• _引用文_:

--- --- ---

劇団四季「ハムレット」石丸幹二版を観て来ました。

嫌な予感していたんだよね(^^ゞ
ガートルードができる女優が四季にいるんなかいな?
でさ末次美紗緒でしょ?
オチャミのカーチャンなんだから、ひいきしたいは山々なれど、今まであの人見ていてよかった!と思ったこと一度もないのですよ(^_^;
浅利慶太が太鼓判のごひいきだそうなんだけど、どこがいいのか?というほど存在感がないんだわ。
ひょっとして、その存在感のなさが浅利氏ご推奨物件てことなんかしら?

大体、私は「ハムレット」はガートルードで決まる!と思っているからね。
だってそうでしょ、彼女が原因で、クローディアスが兄殺しをするんですから。
勿論、王位も欲しい!
でも、第一条件は兄嫁への横恋慕だよね。
だからこそ、最初はハムレットを懐柔しようとしたり、いざ殺すことを決めても「后が嘆く」と心配したりするんですよね。

ハムレットだって、父を殺された、というだけでの怒りではないですよね。
勿論、父を殺されたのは悔しいだろうけれど、それを大きく上回って、母が叔父と「早すぎる再婚」をしたことが許せないわけです。
ある意味でエデイプスコンプレックス〜マザコンの様子が色濃く見えます。

私としては、「ハムレット」のヒロインはオフィーリアではなく「ガートルード」だと思っているくらいです。
そういう意味でも、私のベストワンガートルードは草笛光子なんですけど(^_^;
新橋耐子も批評では良かったけど、イマイチ華やかさに欠けたしね(^_^;)
どう考えても、末次じゃ無理よ!!
存在感ないし、老けてるし!!
あんなに老け作りしなくてもいいと思うのに、それとも、本人がホントにあんなに老けているのかしら??

それにオフィーリアは、ちょっと透明感がなさ過ぎるよねぇ〜(^_-)
野村玲子という人は今の劇団四季にしたらトップヒロインということなんだろうけれど、イメージ的に顔の皮が厚いのだ。
つまりさ、汚れ役向きなんですよ。
だから、「李香蘭」なんかよかったのだろうけれど、オフィーリアのような顔の皮が薄い、透明感のある声で台詞を言わなくちゃならないような役には向かないと思う。

それに比べるとクローディアス(この日は広瀬明雄)は結構良かった!

--- --- ---

• _元データ_:
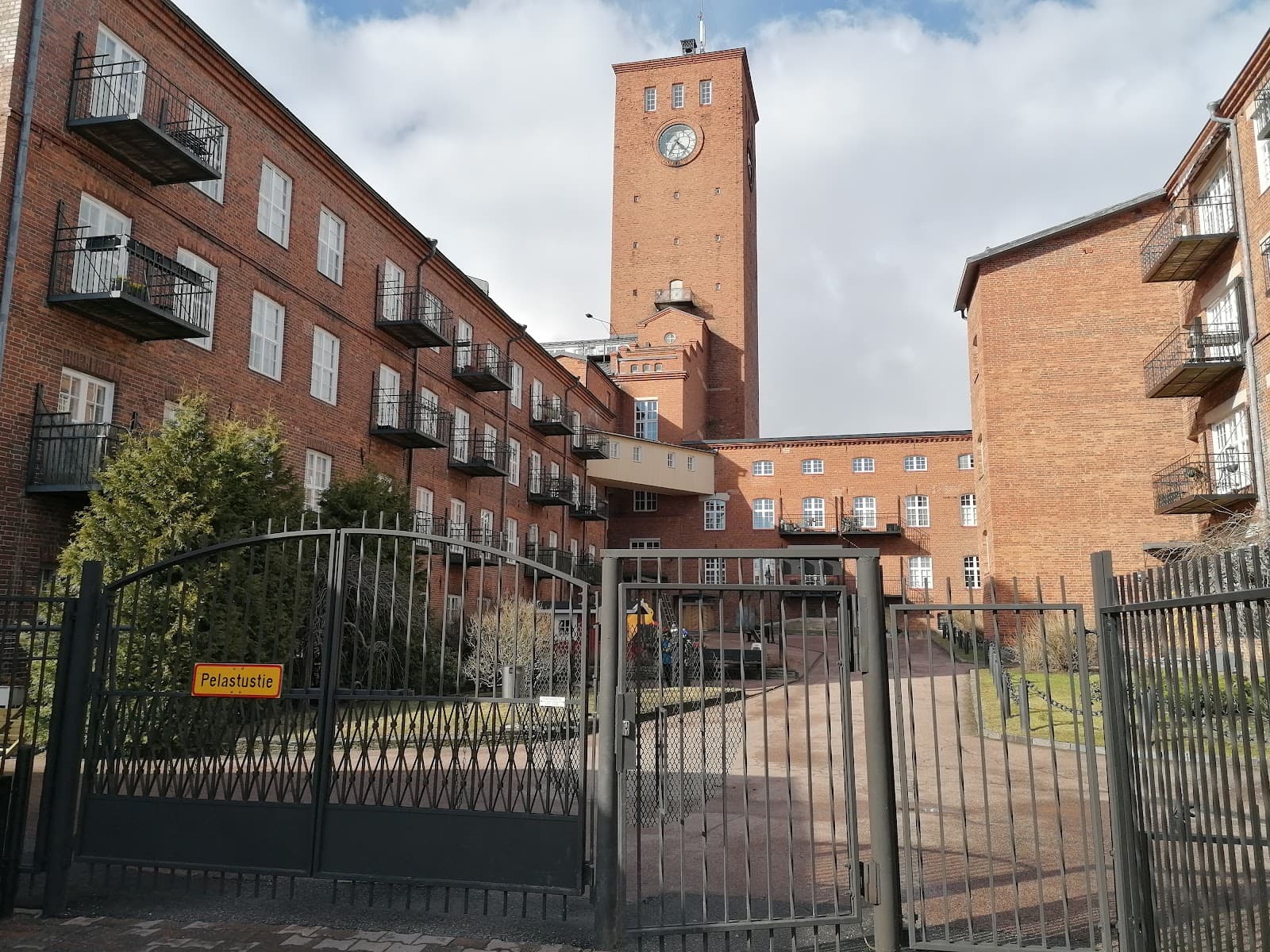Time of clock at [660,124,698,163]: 4:35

--- --- ---

• _課題_: 上の観劇記のうち、「大体、私は「ハムレット」はガートルードで決まる!と思っているからね。」から始まり「したことが許せないわけです。」で終わる部分を、一字も変えずにもう一度書き出してください。

• _結果_:
大体、私は「ハムレット」はガートルードで決まる!と思っているからね。
だってそうでしょ、彼女が原因で、クローディアスが兄殺しをするんですから。
勿論、王位も欲しい!
でも、第一条件は兄嫁への横恋慕だよね。
だからこそ、最初はハムレットを懐柔しようとしたり、いざ殺すことを決めても「后が嘆く」と心配したりするんですよね。

ハムレットだって、父を殺された、というだけでの怒りではないですよね。
勿論、父を殺されたのは悔しいだろうけれど、それを大きく上回って、母が叔父と「早すぎる再婚」をしたことが許せないわけです。